07 — Where to Grow
cp-17 is a complete dynamic-language JIT in maybe 800 lines. It demonstrates the architecture; it doesn't demonstrate the optimisations that make JITs worth their complexity. Here's the roadmap if you wanted to grow this into a real VM.
1. Interpreter tier
Real JITs don't JIT first. They interpret bytecode until a function gets
warm, then JIT. Why? Because compilation is expensive and most code runs
once. cp-17 currently JITs everything immediately, paying the LLVM
compile cost even for print 42.
Add: a bytecode design (stack-based, small), an interpreter loop in C++, per-function call counters, a threshold (say 1000 calls), and a queue of "functions to compile". The JIT becomes the second tier, not the first.
2. Inline caches
Right now every method call goes through full IR with no specialisation.
The hook for change is there — ml_record_int_arg proves you can collect
type observations — but the IR doesn't use them.
Add: a CallSite struct keyed by (function, bytecode offset). On each
call, write the receiver type into a small slot. On recompile, generate
code that checks the cached type with a single compare-and-branch
("guard") and then proceeds along the fast path. On guard failure, fall
back to the generic dispatch.

* **Supplied information**
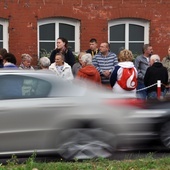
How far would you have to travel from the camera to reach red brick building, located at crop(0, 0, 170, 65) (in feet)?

* **Exercise tasks**
**a.** Reproduce the passage of the JIT roadmap between "07 — Where to" and "with no specialisation.", inclusive.
**b.** Resume the JIT roadmap after its last sentence and keep writing it.

* **Outputs in order**
**a.**
07 — Where to Grow
cp-17 is a complete dynamic-language JIT in maybe 800 lines. It demonstrates the architecture; it doesn't demonstrate the optimisations that make JITs worth their complexity. Here's the roadmap if you wanted to grow this into a real VM.
1. Interpreter tier
Real JITs don't JIT first. They interpret bytecode until a function gets
warm, then JIT. Why? Because compilation is expensive and most code runs
once. cp-17 currently JITs everything immediately, paying the LLVM
compile cost even for print 42.
Add: a bytecode design (stack-based, small), an interpreter loop in C++, per-function call counters, a threshold (say 1000 calls), and a queue of "functions to compile". The JIT becomes the second tier, not the first.
2. Inline caches
Right now every method call goes through full IR with no specialisation.

**b.**
That single mechanism — type guard + cached fast path — is most of what makes V8 and LuaJIT fast.
3. Deoptimisation / OSR
Once you have guards, you need to handle guard failures. The optimised frame is laid out differently from the interpreter's stack; on a bailout you must reconstruct the interpreter state from the optimised frame's registers and spills, then resume in the interpreter.
This is on-stack replacement (OSR) in the deopt direction. The OSR-in direction (interpreter → JIT, mid-loop) is also useful: detect a hot loop, JIT it, patch the interpreter to jump into the JIT'd loop with current state.
Both are hard. Both require precise side-tables emitted by the JIT describing how every interpreter value maps to a JIT location at every deopt point.
4. Hidden classes for objects
cp-17 has no objects. When you add them: every object header should point to a shape (V8 calls them "maps", JavaScriptCore "structures") that describes its layout. Two objects with the same key sequence share a shape; adding a key transitions to a new shape, recording the transition.
Why? Because inline caches key on shape, not on dynamic type. A property lookup becomes "load shape pointer; compare to cached shape; if match, load at cached offset; else miss". This is the single most important optimisation for dynamic-OO languages and it falls out naturally from the inline-cache infrastructure above.
5. Garbage collection
The runtime currently leaks every string global into the JIT's data section. A real VM needs:
- A heap with allocation, marking, and reclamation.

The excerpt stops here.